Task prompt: Starting at the line that contains "Ramadan 2024 itikaf meaning", quote every line through the end of the entries, word for word, skipping the pictures.

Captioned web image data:
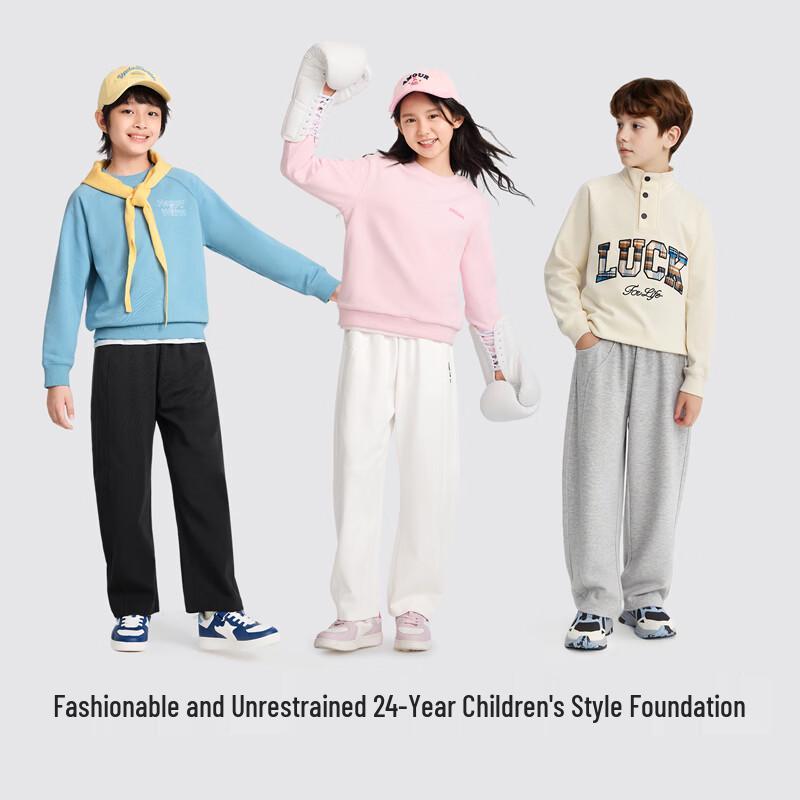 Balabala Kids' Unisex Fashion Casual Trousers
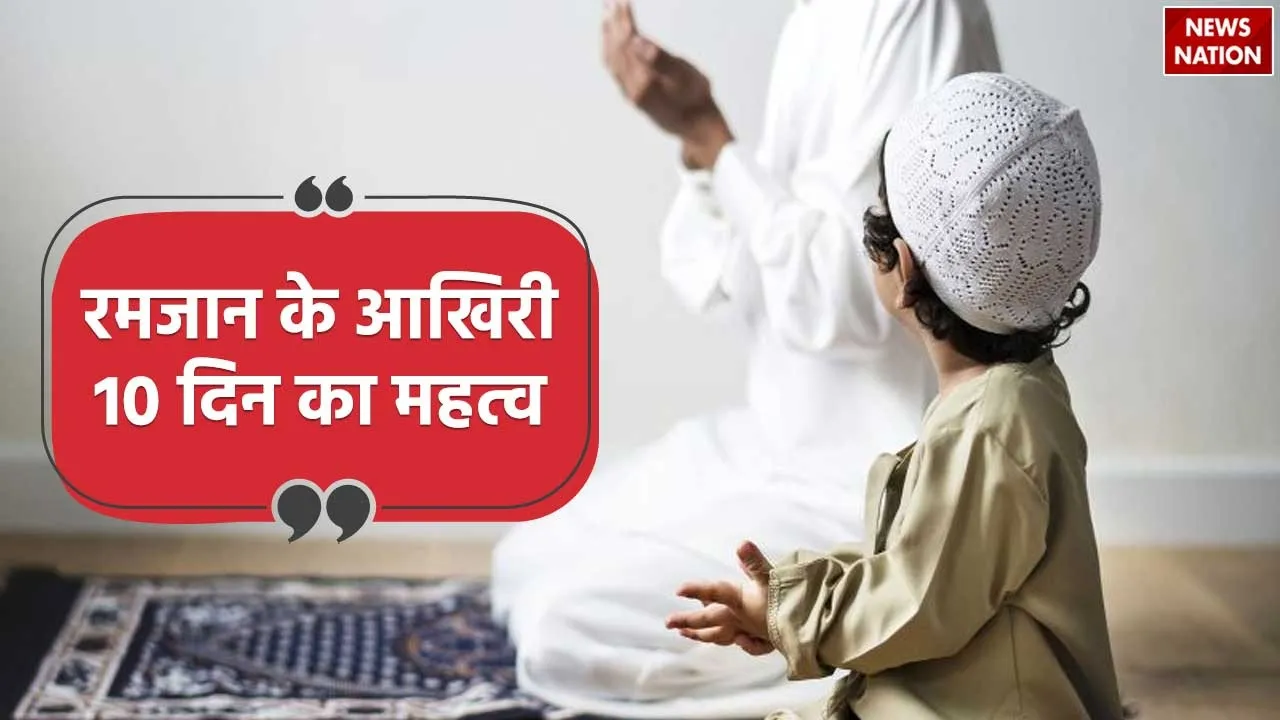 Ramadan 2024 itikaf meaning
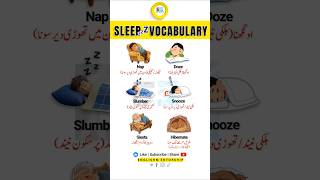 Sleep Vocabulary: Doze, Slumber, Snooze, Siesta, Herbrrnate #shorts #learnenglish #englishvocabulary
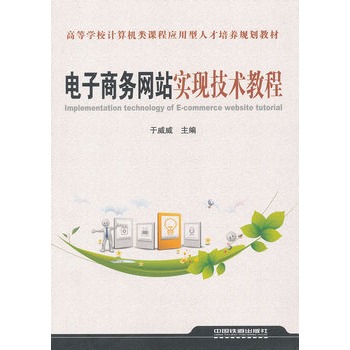 ����̄�(w��)�W(w��ng)վ��(sh��)�F(xi��n)���g(sh��)�̳�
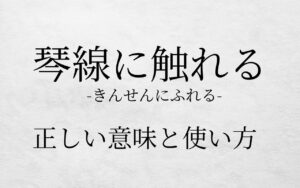 琴線に触れる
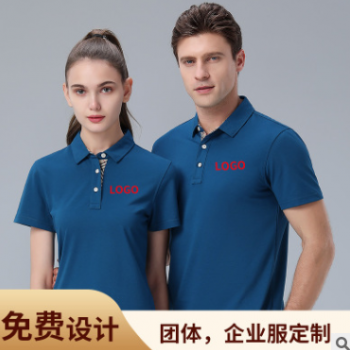 polo衫定制印logo翻领t恤企业文化衫工作服DIY衣服男女款短袖班服图1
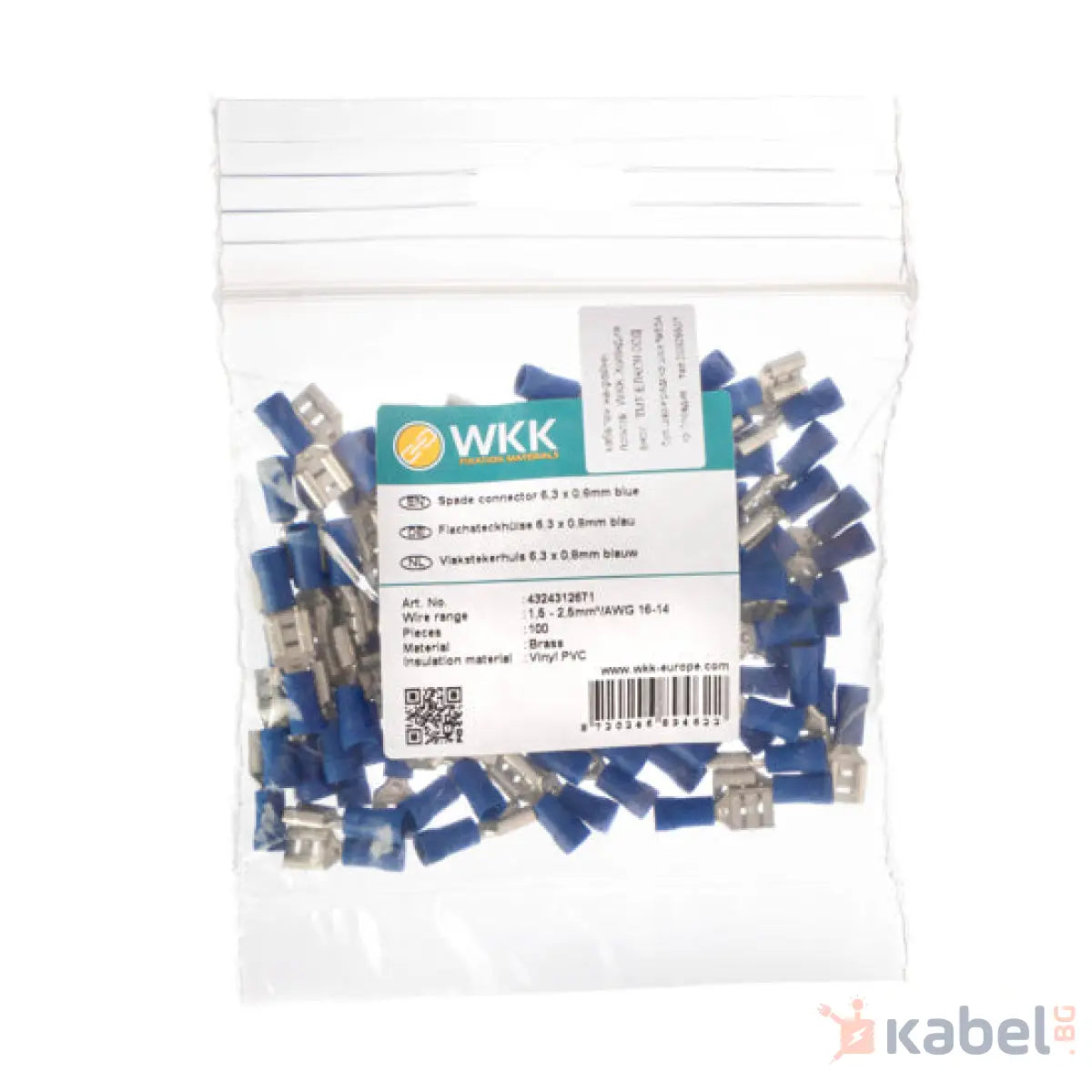 АВТОКОНЕКТОР ИЗОЛИРАН 4324312671 6.3х0.8/2.5mm2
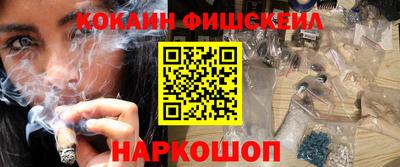 кокс Бузулук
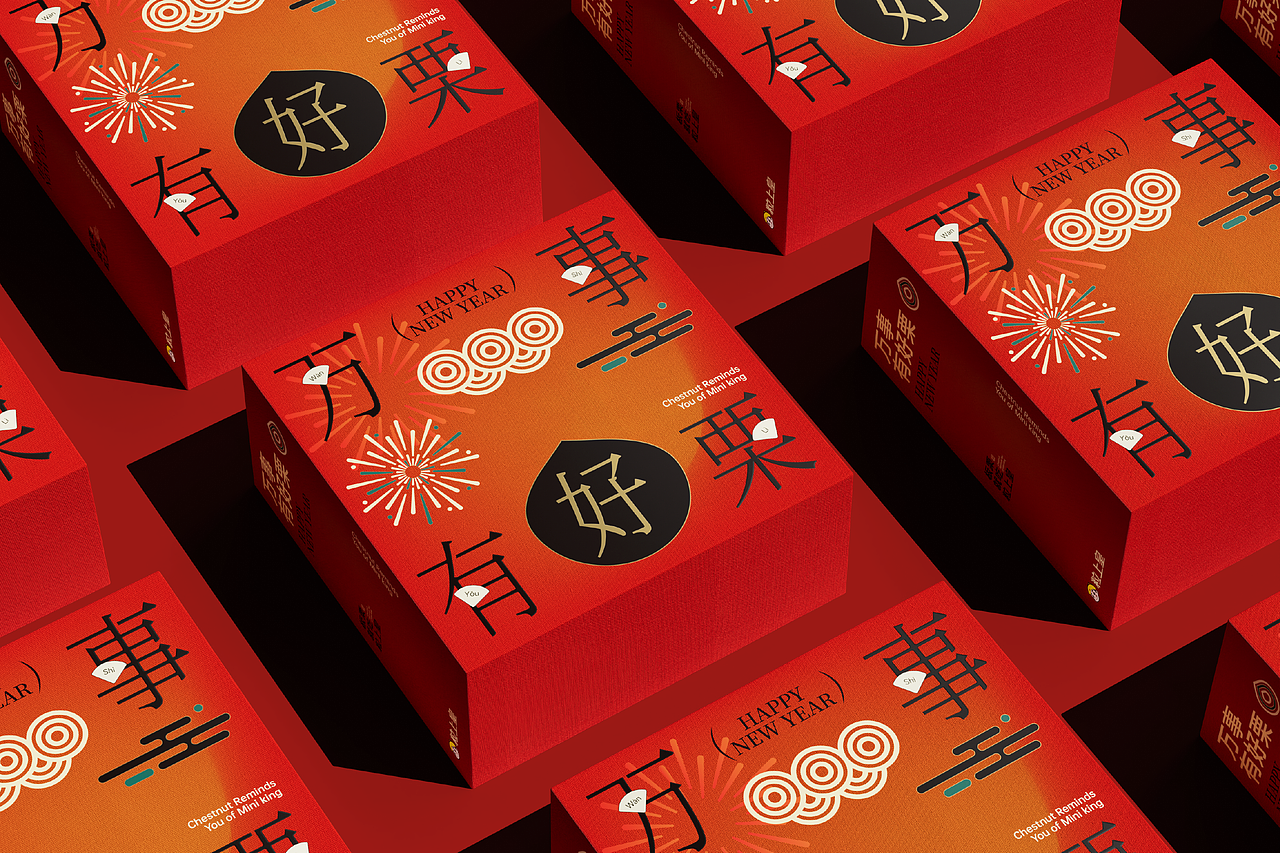 無视免谈 × 粒上皇 | 新年礼盒包装设计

Solution:
 Ramadan 2024 itikaf meaning
 Sleep Vocabulary: Doze, Slumber, Snooze, Siesta, Herbrrnate #shorts #learnenglish #englishvocabulary
 ����̄�(w��)�W(w��ng)վ��(sh��)�F(xi��n)���g(sh��)�̳�
 琴線に触れる
 polo衫定制印logo翻领t恤企业文化衫工作服DIY衣服男女款短袖班服图1
 АВТОКОНЕКТОР ИЗОЛИРАН 4324312671 6.3х0.8/2.5mm2
 кокс Бузулук
 無视免谈 × 粒上皇 | 新年礼盒包装设计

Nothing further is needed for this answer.